Podwieczorek: jagodowy sernik

Składniki:
- 300 g skyra naturalnego
- 1 jajko
- 5 łyżek erytrytolu
- 2 krople ekstraktu waniliowego
- 1 łyżka mąki ziemniaczanej
- 1,5 garści czarnych jagód
Sposób wykonania:
Oddziel białka od żółtek. Białka ubij na sztywną pianę. Dodaj do nich mąkę wymieszaną ze słodzikiem, ekstrakt, żółtka jaj i skyr. Całość zmiksuj do połączenia składników, a następnie delikatnie wymieszaj z owocami. Masę wylej na formę wyłożoną papierem do pieczenia. Piecz w 160°C przez 30–35 minut.
Kolacja: sałatka z serem, tuńczykiem i sosem czosnkowym

Składniki:
- pół puszki tuńczyka w wodzie
- 1 kulka sera mozzarella light
- 1 pomidor
- 1 ząbek czosnku
- 2 łyżki jogurtu naturalnego
- 2 orzechy włoskie
- 1 łyżka pestek dyni
- 5 łyżek kukurydzy konserwowej
- 2 łyżki natki pietruszki
- szczypta pieprzu czarnego
Sposób wykonania:
Rybę odsącz z zalewy, przełóż do miseczki i rozdrobnij. Dodaj starty na tarce ser mozzarella, odsączone warzywa z puszki, posiekaną natkę pietruszki i pomidor pokrojony w kostkę. Dodaj rozdrobnione orzechy i pestki. Przygotuj sos czosnkowy: czosnek obierz i przeciśnij przez praskę; wymieszaj z jogurtem i dopraw pieprzem.
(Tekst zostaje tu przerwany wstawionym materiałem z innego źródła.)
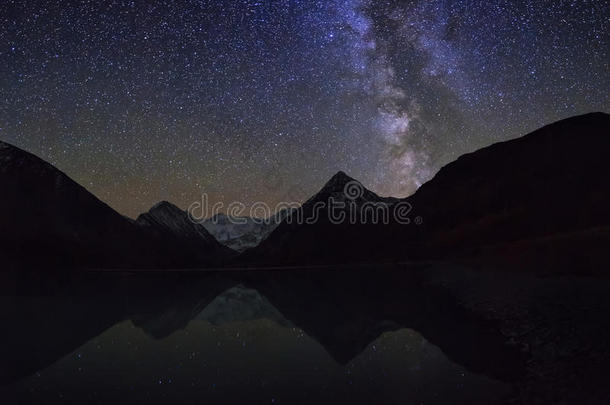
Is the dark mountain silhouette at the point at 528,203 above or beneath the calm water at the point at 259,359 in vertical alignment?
above

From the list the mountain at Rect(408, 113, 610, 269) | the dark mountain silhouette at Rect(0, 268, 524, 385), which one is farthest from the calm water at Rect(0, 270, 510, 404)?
the mountain at Rect(408, 113, 610, 269)

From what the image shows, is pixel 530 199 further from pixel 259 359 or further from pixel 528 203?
pixel 259 359

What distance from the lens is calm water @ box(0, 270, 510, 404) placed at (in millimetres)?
14086

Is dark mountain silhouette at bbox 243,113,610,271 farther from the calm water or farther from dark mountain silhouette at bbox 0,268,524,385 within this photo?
the calm water

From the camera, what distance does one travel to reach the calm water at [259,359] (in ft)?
46.2

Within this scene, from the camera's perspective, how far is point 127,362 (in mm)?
19109

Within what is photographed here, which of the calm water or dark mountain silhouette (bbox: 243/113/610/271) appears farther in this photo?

Polej sałatkę sosem.
Bibliografia:
- Frączek B., Krzywański J., Krzysztofiak H., Dietetyka sportowa, PZWL Wydawnictwo Lekarskie, Warszawa 2019.
- Jarosz M., Normy Żywienia dla populacji Polski i ich zastosowanie, Narodowy Instytut Zdrowia Publicznego – Państwowy Zakład Higieny, 2020.
- Ciborowska H., Ciborowski A., Dietetyka żywienie zdrowego i chorego człowieka, PZWL Wydawnictwo Lekarskie, Warszawa 2021.